(Montagem gerada por IA/Portal AM1)
Manaus (AM) – A distribuição do dinheiro público de campanha colocou ainda mais pressão sobre a relação interna do Republicanos no Amazonas. O deputado federal e presidente estadual da sigla, Silas Câmara, destinou R$ 3 milhões para a campanha de Omar Aziz (PSD) ao Governo do Amazonas, enquanto Amom Mandel, seu correligionário e concorrente direto na disputa pela Câmara dos Deputados, segue sem receber recursos partidários.

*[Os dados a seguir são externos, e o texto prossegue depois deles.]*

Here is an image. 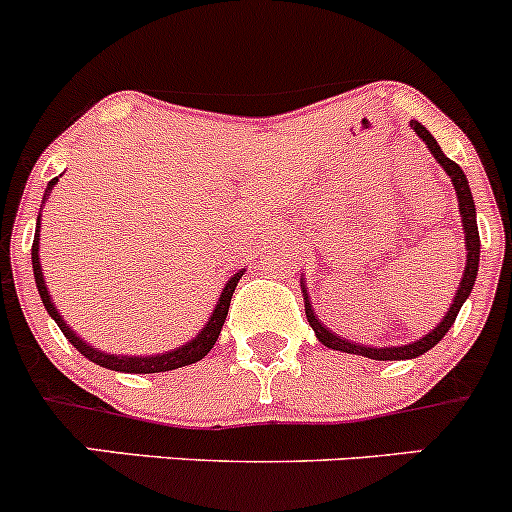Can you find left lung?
<instances>
[{
	"label": "left lung",
	"mask_w": 512,
	"mask_h": 512,
	"mask_svg": "<svg viewBox=\"0 0 512 512\" xmlns=\"http://www.w3.org/2000/svg\"><path fill=\"white\" fill-rule=\"evenodd\" d=\"M411 128L416 131V136L426 143V148L431 151V156L441 163V168L446 170V175L451 178L453 188H456V198H458V213H461V223H463V237H466V267H463V277L458 282L456 294H453V302L448 307V312L443 314L441 322L436 324L433 329H428L423 337H418L416 342L401 344V347H371V344H359L352 342V339L339 337L337 332H332L329 327H324L322 322L314 314L312 304H309V294H307V285L304 280L299 282L302 285V297H304V312H307V322L309 327L314 329V337L319 339V344H324L327 349H334V352H344V354H356V356H366V359H376V361H401V359H416V356L426 354L428 349L436 347L443 337H446L448 329L453 327L456 322L458 312H461L463 302L468 299V294L473 292V285H476L478 277V265H480V237H478V223H476V203H473L471 195V185H468L466 173L461 170V165L453 163L446 153L441 151L436 138L431 136L426 126H421L418 121H411Z\"/></svg>",
	"instance_id": "1"
}]
</instances>
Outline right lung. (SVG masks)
I'll use <instances>...</instances> for the list:
<instances>
[{
    "instance_id": "right-lung-1",
    "label": "right lung",
    "mask_w": 512,
    "mask_h": 512,
    "mask_svg": "<svg viewBox=\"0 0 512 512\" xmlns=\"http://www.w3.org/2000/svg\"><path fill=\"white\" fill-rule=\"evenodd\" d=\"M59 178H61V175H56L54 180H49V185H46V190H44V200H41V208H44V203L49 200V193L54 190V185L59 183ZM41 208H39V218H36L34 245H32V267H34L36 289H39V297H41V302H44L49 317L54 319L56 324H59V329L64 332V337L69 339V342L74 344V347L79 349V352L84 354L86 359H91L94 364L103 366V369H111V371H126V374H158V371H173V369H180V366L195 364V361H200L205 354L210 352V349H213V344L218 342V337H220V329H223V324H225L227 309H230L232 292H235L237 282H240V277L245 275V270H237L235 275H232L230 280L225 282L223 292H220V297H218V304H215L213 312H210L208 322L203 324V329H200V332L195 334L193 339H188V342L180 344V347L170 349V352H163V354H141V356L101 352V349L91 347L86 339H81L79 334H76L74 329H71L69 324L64 322V317H61L59 309H56L54 299H51L49 287H46V280H44V272H41V262H39Z\"/></svg>"
}]
</instances>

A movimentação chama atenção pelo destino do dinheiro. Omar não pertence ao Republicanos, mas encabeça uma chapa apoiada pela legenda no Amazonas. Amom, por sua vez, disputa a reeleição pelo próprio partido comandado por Silas no estado. O contraste aparece justamente no caixa eleitoral.
Silas também é candidato à reeleição e recebeu R$ 3,1 milhões da direção nacional do Republicanos para financiar sua própria campanha. Dados eleitorais atualizados em setembro colocam o parlamentar entre os candidatos a deputado federal com maior arrecadação no Amazonas.
Enquanto isso, Amom não havia recebido recursos do Fundo Especial de Financiamento de Campanha (FEFC) nem do Fundo Partidário. Até então, sua campanha vinha sendo abastecida por recursos próprios e doações de pessoas físicas, incluindo contribuição feita pela própria mãe do parlamentar.
Na prática, o dinheiro partidário chegou ao presidente estadual da legenda e também ajudou a fortalecer a candidatura de Omar ao Governo, mas ainda não alcançou um dos próprios deputados federais do Republicanos que tenta renovar o mandato.
Disputa dentro de casa
Silas e Amom não são apenas correligionários. Os dois disputam diretamente uma das oito cadeiras destinadas ao Amazonas na Câmara dos Deputados.
A relação entre eles já vinha sendo marcada por divergências políticas. Com a campanha nas ruas, a divisão dos recursos acrescenta um componente financeiro à disputa interna.
O movimento também reforça a proximidade política entre Silas e Omar. Em junho de 2025, durante discurso no Congresso Nacional, Silas chamou o senador de “amigo” e defendeu publicamente sua volta ao Governo do Amazonas.
A destinação de recursos para candidatos de partidos aliados não representa, por si só, irregularidade eleitoral. A questão política está no contraste da distribuição: enquanto milhões circulam entre candidaturas consideradas estratégicas para o grupo, Amom permanece sem participação no dinheiro partidário até o momento.
Com Silas e Amom buscando exatamente o mesmo cargo, a diferença deixa a disputa do Republicanos exposta também nas contas eleitorais.